Apesar da alta de preços em março, categoria acumula deflação de 0,44% no ano e sobe menos que inflação geral em 12 meses

Roupas encerraram o primeiro trimestre de 2026 ainda em deflação. Mesmo após registrar alta em março, roupas acumulam queda de preços de 0,44% nos primeiros três meses do ano, de acordo com a pesquisa do IBGE (Instituto Brasileiro de Geografia e Estatística) que mede o IPCA (Índice Nacional de Preços ao Consumidor Amplo), a inflação brasileira. A categoria acumulou deflação em contraste com o avanço de 1,92% do índice geral para janeiro a março.

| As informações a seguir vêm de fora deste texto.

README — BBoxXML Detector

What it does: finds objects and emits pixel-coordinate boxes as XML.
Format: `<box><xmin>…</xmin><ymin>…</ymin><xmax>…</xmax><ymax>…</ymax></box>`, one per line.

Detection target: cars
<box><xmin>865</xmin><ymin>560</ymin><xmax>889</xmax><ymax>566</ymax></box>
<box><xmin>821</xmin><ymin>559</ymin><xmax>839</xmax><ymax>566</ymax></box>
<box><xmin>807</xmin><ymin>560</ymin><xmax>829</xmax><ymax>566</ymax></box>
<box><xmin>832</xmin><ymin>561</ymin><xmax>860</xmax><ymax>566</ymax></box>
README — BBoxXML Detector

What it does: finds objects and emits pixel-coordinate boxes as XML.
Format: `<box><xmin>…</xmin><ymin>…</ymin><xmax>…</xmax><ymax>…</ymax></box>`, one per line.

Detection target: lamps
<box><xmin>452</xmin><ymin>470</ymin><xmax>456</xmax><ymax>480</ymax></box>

O resultado do trimestre para roupas indica um ambiente mais promocional no varejo e o clima mais quente que não favoreceu o giro das coleções de outono. Todas os segmentos de roupas acumularam queda no período: masculina (-0,12%), feminina (-0,71%) e infantil (-0,43%).
Contudo, Moda em geral registra inflação de 0,36% no primeiro trimestre de 2026. Puxada basicamente pela alta de calçados e acessórios, cujos preços subiram 0,98% no acumulado de 3 meses.
Apesar da pouca influência no índice da categoria, Joias e bijuterias continuam a refletir a valorização do ouro e, mais recentemente, da prata. Segmento acumula alta no ano de 7,03%.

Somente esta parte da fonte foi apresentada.